When I read the comments from many of the instructors here I sure get the impression that they have very strong beliefs about the approaches (including the variety of such) they use (not necessarily a bad thing). This suggests to me that perhaps they may not be the best at providing an objective evaluation of outcomes.

If one ski school can objectively demonstrate that they have an approach that can develop beginners faster than another ski school that is pretty significant. While I think you and others are saying it's the quality of the pros that would be responsible for such differences I tend to believe ("believe" not state as proven fact) that approach can also have a signifcant role to play in improving ski instruction.
post #16 of 19
Si- I agree with your general premise, but in teaching skiing, one size does NOT fit all.

To be a one trick pony (an instructor with limited knowledge of other methodologies) creates an instr generated limitation to the student. If an instr were to teach exactly the same thing, the same way, to each and every student, a great many students who DON'T learn that particular way, would be missed.

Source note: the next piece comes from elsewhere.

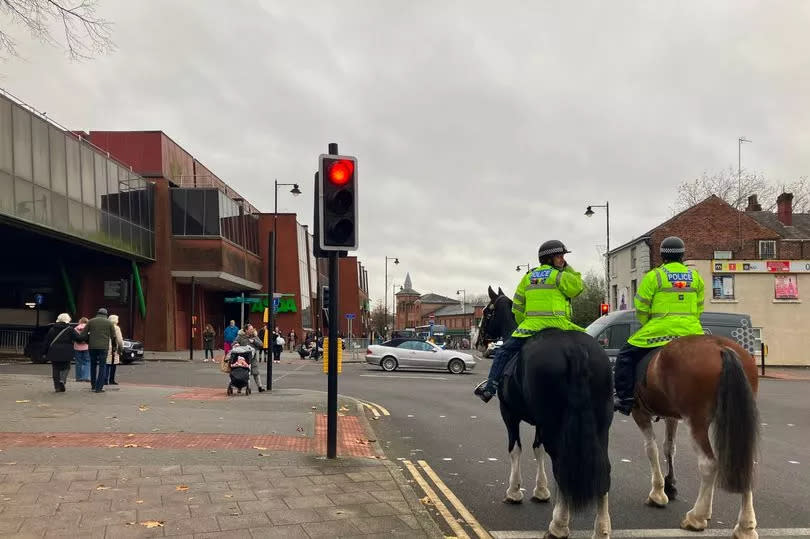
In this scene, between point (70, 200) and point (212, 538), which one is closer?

Why does a department store carry the same item in mutiple sizes and colors? They understand that people tastes and features are unique.
In the ski instruction biz, various learning styles (and for the instr, various teaching styles) have been identified. Thats great as far as communicating with the student. But that still leaves the problem of WHAT is being taught. Then add the WHERE (terrain) and the WHEN. Some students, as I mentioned in the earlier post, have more confidence, and can accelerate their learning, while those more tentative personalities might take a little longer. Both are striving toward the same goal, but as instr's, we should have a multitude of paths that we can direct them along toward that goal. Not just one...

Let's say you drive the exact same freeway to work every day-. Usually, it is the fastest, and most effortless way to get there. But one day, there is a crash (happens daily here in C/S...). You have no other idea how to get to work, so like thousands of other sheep, you just sit there, being completely unproductive.
Meanwhile, your co-worker who has more knowledge of the local streets, listens to the radio, hears about the crash and ensuing gridlock, chooses another route, gets to work on time, and closes the big deal!

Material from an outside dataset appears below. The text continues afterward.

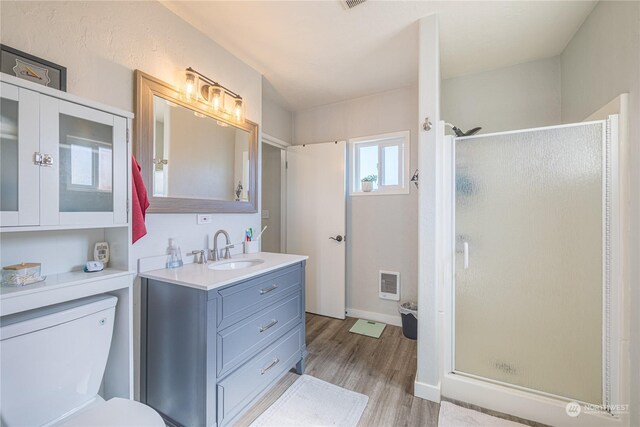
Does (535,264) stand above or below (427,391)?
above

Since these "crashes" happen regularly in skiing, it is the more knowledgable instr who is not going to let it faze him, and is going to close the deal with the student. The one trick pony had better learn a few more tricks!

:
post #17 of 19
Thread Starter 
Ric, I agree that it's not about a single narrowly defined approach. However, it seems to me that there are some general classifications of approaches that can be compared. For the sake of understanding we certainly can compare approach 1 with approach 2 (both general approaches with some flexibility but also significant differences between them) in two separate groups. What you're saying is that for some, approach 1 might be best, and for others approach approach 2 would be the ticket. This, however, should be part of the outcome for a well designed study (that might even involve some crossover between groups based on poor initial outcome). All I'm saying is that it isn't that hard to study fundamental approaches for ski instruction (especially at the beginner level) and that this is better than a bunch of widely varying subjective impressions about efficacy.

If the approach truly doesn't make a significant difference such a study will just show no differences and that in itself would be valuable information.

[ November 21, 2003, 08:32 AM: Message edited by: Si ]
post #18 of 19
From reading this stuff you instructors post for the last 4 years, I have come to the conclusion that terrain (including snow conditions) and equipment make more of a difference for a beginner than anything else.
post #19 of 19
Milesb-
You may not be that far off the mark...

A great ski instr once said "if it weren't for the terminology, there would be no need for professionals at all"

Given the right environment and equipment, an average person could probably figure out how to ski on their own. The role of the pro is merely to shortcut that process.